**Task instructions**
Write the lines below as a JSON list of strings, with one string per line and no strings for blank lines.

**Saved entries**
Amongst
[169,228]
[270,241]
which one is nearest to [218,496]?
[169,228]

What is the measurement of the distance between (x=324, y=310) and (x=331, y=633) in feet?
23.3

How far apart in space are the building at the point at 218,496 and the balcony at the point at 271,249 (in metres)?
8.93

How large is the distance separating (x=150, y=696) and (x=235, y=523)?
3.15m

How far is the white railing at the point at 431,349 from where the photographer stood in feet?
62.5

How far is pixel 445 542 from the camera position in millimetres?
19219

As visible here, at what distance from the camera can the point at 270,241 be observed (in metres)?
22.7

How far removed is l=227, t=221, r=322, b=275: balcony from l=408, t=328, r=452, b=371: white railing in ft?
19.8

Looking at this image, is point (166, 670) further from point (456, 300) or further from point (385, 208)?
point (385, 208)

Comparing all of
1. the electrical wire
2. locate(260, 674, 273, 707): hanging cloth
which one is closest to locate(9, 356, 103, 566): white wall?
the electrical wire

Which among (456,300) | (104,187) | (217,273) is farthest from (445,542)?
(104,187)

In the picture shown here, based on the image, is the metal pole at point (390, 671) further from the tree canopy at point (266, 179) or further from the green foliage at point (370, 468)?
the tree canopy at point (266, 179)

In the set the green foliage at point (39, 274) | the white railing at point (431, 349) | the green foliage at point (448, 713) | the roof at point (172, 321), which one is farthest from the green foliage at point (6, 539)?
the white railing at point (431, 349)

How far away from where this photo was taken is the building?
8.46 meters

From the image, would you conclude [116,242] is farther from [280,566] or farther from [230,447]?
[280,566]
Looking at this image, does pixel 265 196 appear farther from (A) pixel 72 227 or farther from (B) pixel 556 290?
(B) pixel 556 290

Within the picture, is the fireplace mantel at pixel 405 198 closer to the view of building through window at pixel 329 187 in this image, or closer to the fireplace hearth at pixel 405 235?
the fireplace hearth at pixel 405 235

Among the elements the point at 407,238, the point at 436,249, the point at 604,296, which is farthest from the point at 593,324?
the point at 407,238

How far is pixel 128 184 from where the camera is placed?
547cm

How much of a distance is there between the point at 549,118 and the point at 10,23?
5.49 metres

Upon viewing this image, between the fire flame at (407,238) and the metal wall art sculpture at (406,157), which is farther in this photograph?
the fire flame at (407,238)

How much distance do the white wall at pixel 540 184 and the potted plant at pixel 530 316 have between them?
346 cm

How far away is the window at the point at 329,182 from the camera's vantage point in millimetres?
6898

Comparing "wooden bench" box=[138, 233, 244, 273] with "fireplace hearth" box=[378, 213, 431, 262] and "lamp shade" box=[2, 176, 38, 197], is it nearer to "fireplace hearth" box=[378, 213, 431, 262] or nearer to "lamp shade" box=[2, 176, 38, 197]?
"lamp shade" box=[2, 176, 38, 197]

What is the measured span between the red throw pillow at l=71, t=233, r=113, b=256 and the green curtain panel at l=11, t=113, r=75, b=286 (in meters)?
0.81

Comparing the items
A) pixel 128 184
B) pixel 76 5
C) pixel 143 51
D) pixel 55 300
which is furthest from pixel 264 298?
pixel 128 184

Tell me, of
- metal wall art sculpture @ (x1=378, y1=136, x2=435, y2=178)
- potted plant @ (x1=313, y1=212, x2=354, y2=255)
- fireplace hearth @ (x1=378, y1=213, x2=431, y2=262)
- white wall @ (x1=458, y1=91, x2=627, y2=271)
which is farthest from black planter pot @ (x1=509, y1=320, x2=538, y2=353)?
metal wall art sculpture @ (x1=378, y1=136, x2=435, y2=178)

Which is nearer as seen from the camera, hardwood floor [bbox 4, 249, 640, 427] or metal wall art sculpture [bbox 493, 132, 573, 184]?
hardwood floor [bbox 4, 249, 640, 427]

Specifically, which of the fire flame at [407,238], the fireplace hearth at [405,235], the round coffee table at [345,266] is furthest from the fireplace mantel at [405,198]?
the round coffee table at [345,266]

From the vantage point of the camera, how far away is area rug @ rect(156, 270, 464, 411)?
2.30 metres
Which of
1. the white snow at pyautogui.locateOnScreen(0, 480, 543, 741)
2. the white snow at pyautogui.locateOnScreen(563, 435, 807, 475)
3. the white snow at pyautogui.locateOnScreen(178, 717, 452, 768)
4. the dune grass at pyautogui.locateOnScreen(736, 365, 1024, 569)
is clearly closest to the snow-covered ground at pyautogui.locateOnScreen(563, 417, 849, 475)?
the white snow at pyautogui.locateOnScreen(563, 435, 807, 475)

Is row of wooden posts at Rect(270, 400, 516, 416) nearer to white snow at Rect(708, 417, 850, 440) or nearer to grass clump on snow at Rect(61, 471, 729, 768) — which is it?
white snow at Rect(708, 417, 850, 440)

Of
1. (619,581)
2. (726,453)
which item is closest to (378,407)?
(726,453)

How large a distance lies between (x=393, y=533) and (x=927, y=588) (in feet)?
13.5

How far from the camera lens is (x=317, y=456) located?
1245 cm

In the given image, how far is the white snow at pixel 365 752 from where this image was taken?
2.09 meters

**Correct answer**
[
  "Amongst",
  "[169,228]",
  "[270,241]",
  "which one is nearest to [218,496]?",
  "[169,228]",
  "What is the measurement of the distance between (x=324, y=310) and (x=331, y=633) in feet?",
  "23.3",
  "How far apart in space are the building at the point at 218,496 and the balcony at the point at 271,249 (in metres)?",
  "8.93",
  "How large is the distance separating (x=150, y=696) and (x=235, y=523)?",
  "3.15m",
  "How far is the white railing at the point at 431,349 from where the photographer stood in feet?",
  "62.5",
  "How far is pixel 445 542 from the camera position in millimetres?",
  "19219",
  "As visible here, at what distance from the camera can the point at 270,241 be observed (in metres)?",
  "22.7",
  "How far removed is l=227, t=221, r=322, b=275: balcony from l=408, t=328, r=452, b=371: white railing in ft?",
  "19.8",
  "Looking at this image, is point (166, 670) further from point (456, 300) or further from point (385, 208)?",
  "point (385, 208)",
  "Comparing all of",
  "1. the electrical wire",
  "2. locate(260, 674, 273, 707): hanging cloth",
  "which one is closest to locate(9, 356, 103, 566): white wall?",
  "the electrical wire",
  "Which among (456,300) | (104,187) | (217,273) is farthest from (445,542)?",
  "(104,187)",
  "In the picture shown here, based on the image, is the metal pole at point (390, 671) further from the tree canopy at point (266, 179) or further from the green foliage at point (370, 468)?",
  "the tree canopy at point (266, 179)",
  "In the set the green foliage at point (39, 274) | the white railing at point (431, 349) | the green foliage at point (448, 713) | the roof at point (172, 321), which one is farthest from the green foliage at point (6, 539)?",
  "the white railing at point (431, 349)",
  "How far away from where this photo was taken is the building?",
  "8.46 meters",
  "From the image, would you conclude [116,242] is farther from [280,566] or farther from [230,447]?",
  "[280,566]",
  "Looking at this image, does pixel 265 196 appear farther from (A) pixel 72 227 or farther from (B) pixel 556 290?",
  "(B) pixel 556 290",
  "Within the picture, is the fireplace mantel at pixel 405 198 closer to the view of building through window at pixel 329 187 in this image, or closer to the fireplace hearth at pixel 405 235?",
  "the fireplace hearth at pixel 405 235",
  "Among the elements the point at 407,238, the point at 436,249, the point at 604,296, which is farthest from the point at 593,324?",
  "the point at 407,238",
  "How far is pixel 128 184 from where the camera is placed?",
  "547cm",
  "How much of a distance is there between the point at 549,118 and the point at 10,23?",
  "5.49 metres",
  "Upon viewing this image, between the fire flame at (407,238) and the metal wall art sculpture at (406,157), which is farther in this photograph?",
  "the fire flame at (407,238)",
  "How much distance do the white wall at pixel 540 184 and the potted plant at pixel 530 316 have between them?",
  "346 cm",
  "How far away is the window at the point at 329,182 from the camera's vantage point in millimetres?",
  "6898",
  "Comparing \"wooden bench\" box=[138, 233, 244, 273] with \"fireplace hearth\" box=[378, 213, 431, 262] and \"lamp shade\" box=[2, 176, 38, 197], is it nearer to \"fireplace hearth\" box=[378, 213, 431, 262] or nearer to \"lamp shade\" box=[2, 176, 38, 197]?",
  "\"lamp shade\" box=[2, 176, 38, 197]",
  "What is the measured span between the red throw pillow at l=71, t=233, r=113, b=256 and the green curtain panel at l=11, t=113, r=75, b=286 (in meters)?",
  "0.81",
  "Comparing the items",
  "A) pixel 128 184",
  "B) pixel 76 5",
  "C) pixel 143 51",
  "D) pixel 55 300",
  "which is furthest from pixel 264 298?",
  "pixel 128 184",
  "Tell me, of",
  "- metal wall art sculpture @ (x1=378, y1=136, x2=435, y2=178)",
  "- potted plant @ (x1=313, y1=212, x2=354, y2=255)",
  "- fireplace hearth @ (x1=378, y1=213, x2=431, y2=262)",
  "- white wall @ (x1=458, y1=91, x2=627, y2=271)",
  "which is farthest from black planter pot @ (x1=509, y1=320, x2=538, y2=353)?",
  "metal wall art sculpture @ (x1=378, y1=136, x2=435, y2=178)",
  "Which is nearer as seen from the camera, hardwood floor [bbox 4, 249, 640, 427] or metal wall art sculpture [bbox 493, 132, 573, 184]?",
  "hardwood floor [bbox 4, 249, 640, 427]",
  "Specifically, which of the fire flame at [407,238], the fireplace hearth at [405,235], the round coffee table at [345,266] is furthest from the fireplace mantel at [405,198]?",
  "the round coffee table at [345,266]",
  "From the vantage point of the camera, how far away is area rug @ rect(156, 270, 464, 411)?",
  "2.30 metres",
  "Which of",
  "1. the white snow at pyautogui.locateOnScreen(0, 480, 543, 741)",
  "2. the white snow at pyautogui.locateOnScreen(563, 435, 807, 475)",
  "3. the white snow at pyautogui.locateOnScreen(178, 717, 452, 768)",
  "4. the dune grass at pyautogui.locateOnScreen(736, 365, 1024, 569)",
  "is clearly closest to the snow-covered ground at pyautogui.locateOnScreen(563, 417, 849, 475)?",
  "the white snow at pyautogui.locateOnScreen(563, 435, 807, 475)",
  "Is row of wooden posts at Rect(270, 400, 516, 416) nearer to white snow at Rect(708, 417, 850, 440) or nearer to grass clump on snow at Rect(61, 471, 729, 768) — which is it?",
  "white snow at Rect(708, 417, 850, 440)",
  "Of",
  "1. (619,581)",
  "2. (726,453)",
  "which item is closest to (378,407)?",
  "(726,453)",
  "How large a distance lies between (x=393, y=533) and (x=927, y=588) (in feet)?",
  "13.5",
  "How far from the camera lens is (x=317, y=456) located?",
  "1245 cm",
  "In the given image, how far is the white snow at pixel 365 752 from where this image was taken?",
  "2.09 meters"
]